Congress, BJP camps work on coalition talks in poll-bound states
The question whether to work out an alliance with regional parties for the upcoming assembly polls is haunting both the Congress and the Bharatiya Janata Party (BJP).india Updated: Feb 01, 2016 17:32 IST
The question whether to work out an alliance with regional parties for the upcoming assembly polls is haunting both the Congress and the Bharatiya Janata Party (BJP).
Four states -- Tamil Nadu, Kerala, West Bengal and Assam -- will go for polls to elect new assemblies and the elections are likely to be held between mid-April to May.
The Congress party may find an answer this week as party vice-president Rahul Gandhi completes his consultations with the state unit leaders. On Monday, Gandhi met party leaders from West Bengal to take their feedback on possible options of alliance formation.
The Bharatiya Janata Party (BJP) too, is winding up its consultations with its state leadership on preparations for the upcoming polls.
Parliamentary affairs minister and former BJP chief Venkaiah Naidu is set to travel to Assam for similar talks with local BJP satraps. The BJP central leadership has also asked its other senior Union minister to visit Assam, where it eyes its best chance of winning a state in 2016, to hold dialogues with locals and organise campaigns.
The Congress had already completed talks with its leaders from Tamil Nadu, Kerala and Assam for the upcoming elections. The BJP is in talks with local parties in Kerala and Tamil Nadu to explore possible poll pacts.
Here’s a look at possible alliance scenarios in each state.
With J Jayalalithaa, the leader of the ruling AIADMK, unlikely to join any pact, the BJP may look at other parties like Captain Vijaykant’s DMDK and the PMK.
The Congress is looking to revive its alliance with DMK, its estranged ally of the second UPA. Senior Congress leaders feel it has little chance of winning many seats if it is left to fight elections alone.
The Congress unit is divided over the option of joining hands with Badruddin Ajmal’s AIUDF, a party which enjoys support among the Bengali-speaking Muslims in the state. While chief minister Tarun Gogoi, a three-time CM, is opposed to the alliance a large section of the party favours such pact to avoid division of anti-BJP votes.

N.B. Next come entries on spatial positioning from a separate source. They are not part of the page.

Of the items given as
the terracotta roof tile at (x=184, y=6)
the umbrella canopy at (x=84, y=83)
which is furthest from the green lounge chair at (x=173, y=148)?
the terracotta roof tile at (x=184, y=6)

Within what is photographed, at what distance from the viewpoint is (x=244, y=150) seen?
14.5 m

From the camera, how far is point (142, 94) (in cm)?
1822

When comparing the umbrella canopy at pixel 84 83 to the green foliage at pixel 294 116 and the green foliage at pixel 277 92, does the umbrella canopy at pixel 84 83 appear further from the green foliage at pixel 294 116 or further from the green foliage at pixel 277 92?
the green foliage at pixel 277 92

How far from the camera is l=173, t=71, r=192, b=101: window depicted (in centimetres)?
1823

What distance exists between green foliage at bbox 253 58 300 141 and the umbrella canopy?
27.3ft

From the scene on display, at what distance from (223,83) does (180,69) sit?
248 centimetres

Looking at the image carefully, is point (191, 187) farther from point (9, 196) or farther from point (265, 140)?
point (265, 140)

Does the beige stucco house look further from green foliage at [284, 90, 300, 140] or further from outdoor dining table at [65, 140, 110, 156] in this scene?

The BJP, with its best chance of winning a state lying in Assam, seems to be opening up to the possibility of a tie-up with the Asom Gana Parishad, a former ally of the NDA. The BJP-AGP tie up may expect to consolidate their position in Upper Assam.
With Trinamool Congress looking comfortable in power, the Congress has to take a call if it wants to tie up with the Left parties or Trinamool or go alone. The state unit is vehemently opposed to any alliance with the Trinamool but a large section also wants to avoid going alone in the polls.

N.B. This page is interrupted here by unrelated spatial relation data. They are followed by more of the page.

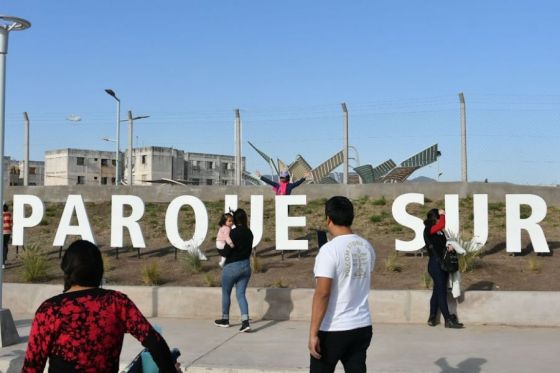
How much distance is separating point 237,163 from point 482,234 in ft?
28.2

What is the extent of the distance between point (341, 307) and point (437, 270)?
192 inches

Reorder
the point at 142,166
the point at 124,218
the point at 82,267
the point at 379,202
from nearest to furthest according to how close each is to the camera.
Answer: the point at 82,267, the point at 124,218, the point at 379,202, the point at 142,166

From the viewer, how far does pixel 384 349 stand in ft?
23.3

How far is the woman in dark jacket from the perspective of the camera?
8.20m

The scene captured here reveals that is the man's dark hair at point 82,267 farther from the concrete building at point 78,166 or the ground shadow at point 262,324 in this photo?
the concrete building at point 78,166

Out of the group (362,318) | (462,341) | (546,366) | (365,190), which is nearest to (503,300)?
(462,341)

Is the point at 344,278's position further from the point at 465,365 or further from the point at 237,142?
the point at 237,142

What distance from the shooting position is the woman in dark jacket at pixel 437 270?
820cm

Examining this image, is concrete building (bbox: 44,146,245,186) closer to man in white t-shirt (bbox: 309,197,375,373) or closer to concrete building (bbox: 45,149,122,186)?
concrete building (bbox: 45,149,122,186)

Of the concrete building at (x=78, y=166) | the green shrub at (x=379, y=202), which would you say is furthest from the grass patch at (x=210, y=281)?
the concrete building at (x=78, y=166)

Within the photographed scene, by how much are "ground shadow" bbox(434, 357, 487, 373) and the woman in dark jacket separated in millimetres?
1642

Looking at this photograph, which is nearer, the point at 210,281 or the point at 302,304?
the point at 302,304

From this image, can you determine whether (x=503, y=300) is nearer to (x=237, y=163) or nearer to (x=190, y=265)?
(x=190, y=265)

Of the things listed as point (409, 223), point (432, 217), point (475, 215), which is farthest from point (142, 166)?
point (432, 217)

The BJP is unlikely to find any big ally in the state and a four-corner contest may actually help the BJP to gain ground in the border state where it has just one MLA in the 294-seat strong assembly.
The Congress hopes to retain the pack of allies in the UDF coalition.
The BJP is trying to forge an alliance with SNDP—a powerful OBC group. The rise of BJP may create further chinks in the Left armour and may benefit the Congress.